Founded in 2003 by then 19-year-old Elizabeth Holmes, biotech upstart Theranos claimed to have devised a way to predict the onset of life-threatening diseases using just small amounts of blood samples—their revolutionary technology requiring only about 1/100 to 1/1,000 of the amount of blood that would ordinarily be needed for pre-existing tests. It then recommended preventative medical cures based on those results. Theranos was hailed as a revolutionary startup that raised more than $700 million in venture capital and private investor funding. At its peak around 2014, the company was valued at a whopping $10 billion.
Elizabeth Holmes was a real sensation in the media, often featured on the covers of various business magazines and lists of top executives and innovators. On top of this, she was also honored with an interview with former US President Bill Clinton. During these media opportunities, Holmes stated that Theranos’ goal was to give people the power to have critical health information at the time it mattered and that she wanted to create a world in which no one ever had to say the phrase "if only I had known sooner."
However, despite this ambitious goal, in October of 2015, when investigative reporter John Carreyrou of The Wall Street Journal questioned the validity of Theranos' technology, Holmes and her company started slipping into hotter and hotter water. The company soon found itself facing legal and commercial challenges from medical authorities and investors. The U.S. Securities and Exchange Commission (SEC), Centers for Medicare and Medicaid Services (CMS), state attorney generals, former business partners, and former patients among other parties got involved in uncovering the fraud and by June of 2016, it was estimated that Holmes's personal net worth had dropped from $4.5 billion to virtually nothing following Holmes’ charging of wire fraud, among a list of other accusations. Soon after this, in September 2018, Theranos ceased operations.
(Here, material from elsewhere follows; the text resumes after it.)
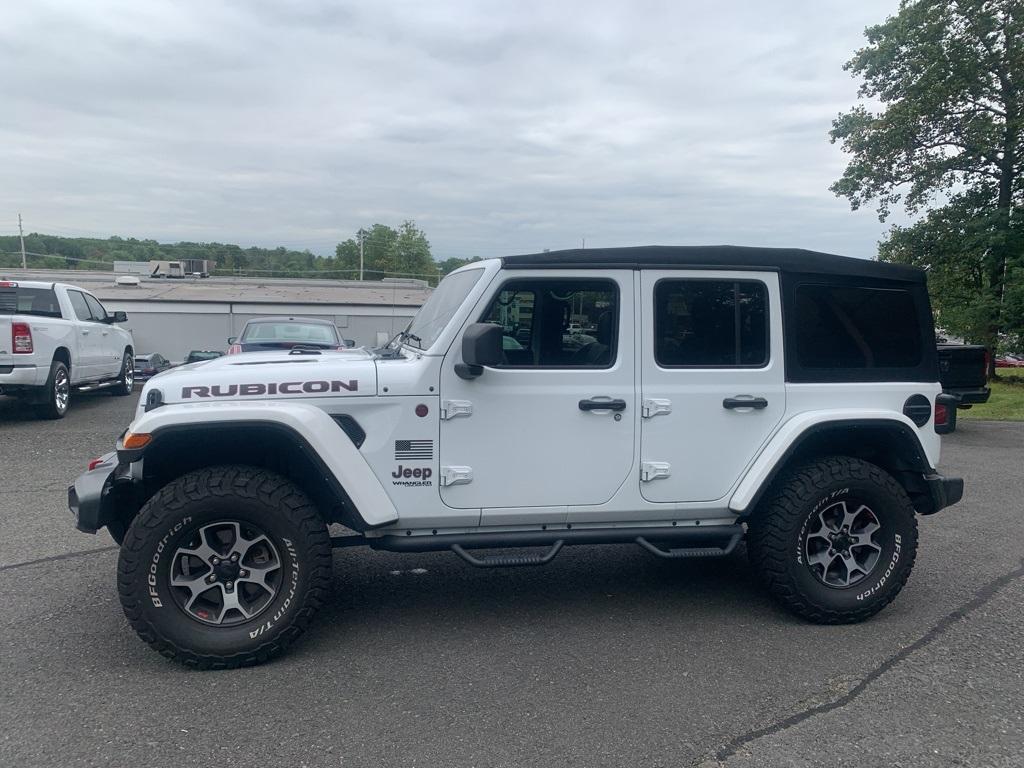 used 2021 Jeep Wrangler Unlimited car, priced at $32,990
So what exactly happened here? Why did it take over a decade to expose this company?
The story begins much earlier in 2002 when Elizabeth Holmes arrived at Stanford University with her breakthrough ideas. Holmes wanted to build a patch that would scan the wearer for infections and through its results, release the necessary antibiotics a patient needed. However, Dr. Phyllis Gardner, Holmes’ professor, tried to explain to her that the antibiotics Holmes wanted to use needed to be given at higher doses than a patch could deliver and that her idea would be difficult to implement. Undeterred, Holmes went on to drop out of Stanford University in 2003 at the age of 19 to start Theranos, then called Real-Time Cures under the disproven premise. As John Carreyrou points out in his thrilling non-fiction masterpiece, Bad Blood, Holmes had an unusual obsession with Steve Jobs that manifested in an obsessive copying of Job’s dressing style and making her employees read his books. Holmes had also infamously claimed that her device would soon be the “iPod of healthcare.” This “Apple complex” that Holmes possessed also led her to spy on her employees and demanded absolute loyalty from them.
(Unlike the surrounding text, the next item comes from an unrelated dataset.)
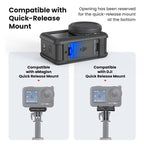 For DJI Osmo Action 5 Pro aMagisn Silicone Protective Case with Lanyard and Lens Cap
As Holmes’ scaled Theranos up and members of the team inevitably found out about the fabled, fraudulent technology, as the company scaled up operations, various early "disgruntled employees" were fired, threatened, and sued for trying to expose the reliability of the technology that Holmes claimed as revolutionary. The fraud was exposed when a former employee during the peak years of the company, Tyler Shultz, had attempted to bring concerns about the company's activities to his management, and when that had failed, he had spoken to Carreyrou and under an alias, reported the company to the New York State Department of Health. Despite ardent efforts by Holmes trying to get Rupert Murdoch to shut down the story that Carreyrou published on her, everything came crumbling downhill for what’s gone down as possibly one of the biggest frauds ever in the healthcare industry.
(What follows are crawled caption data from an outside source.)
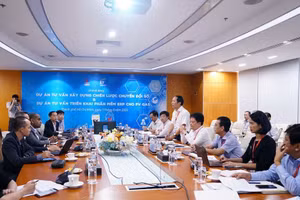 Toàn cảnh Lễ khởi động dự án Tư vấn chiến lược Chuyển đổi số và tư vấn triển khai phần mềm ERP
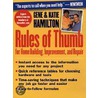 Rules of Thumb for Home Building, Improvement, and Repair door Katie Hamilton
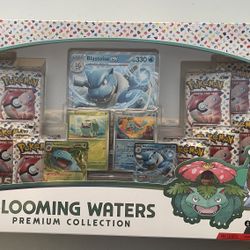 TCG Pokemon Blooming Water Premium Collection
Looking at the story of Holmes, the recipe for failure can be traced to back in 2002, when she failed to heed the advice of her professor while just a freshman at Stanford. This fostered success complex to chase dreams has destroyed young and seasoned entrepreneurs alke who look to get too successful too quickly. In an interview with CNBC, Patrick Hillman, a senior vice president at crisis-management firm Levick summarizes this effect, saying that startups are prone to big spending mistakes like any person put in the position of sudden wealth. “It’s the Hollywood syndrome,” Hillmann says, “they are stars and rich beyond their wildest dreams, and everyone is saying how brilliant they are. You need to stay grounded!” With the replication of business models becoming easier than ever, entrepreneurs today feel the need for excessive risk taking and constant innovation to protect market share at all costs.
However, in the case of Theranos, there was another problem than just trying to obsessively recreate Apple’s success in a few years. Michael Sitrick, chairman and CEO of strategic communications firm Sitrick and Co., who has represented companies including ExxonMobil, Disney, and Hewlett-Packard during various crises, brilliantly states that “You can’t have sycophants who tell you that you’re the best-looking CEO in Silicon Valley. You need someone to tell the emperor they have no clothes on.” This is exactly what Theranos failed to do as a company. The thin skinned idealists heading the company could never take no for an answer and created a cult reminiscent of totalitarian regimes that wanted nothing but loyalty from its employees.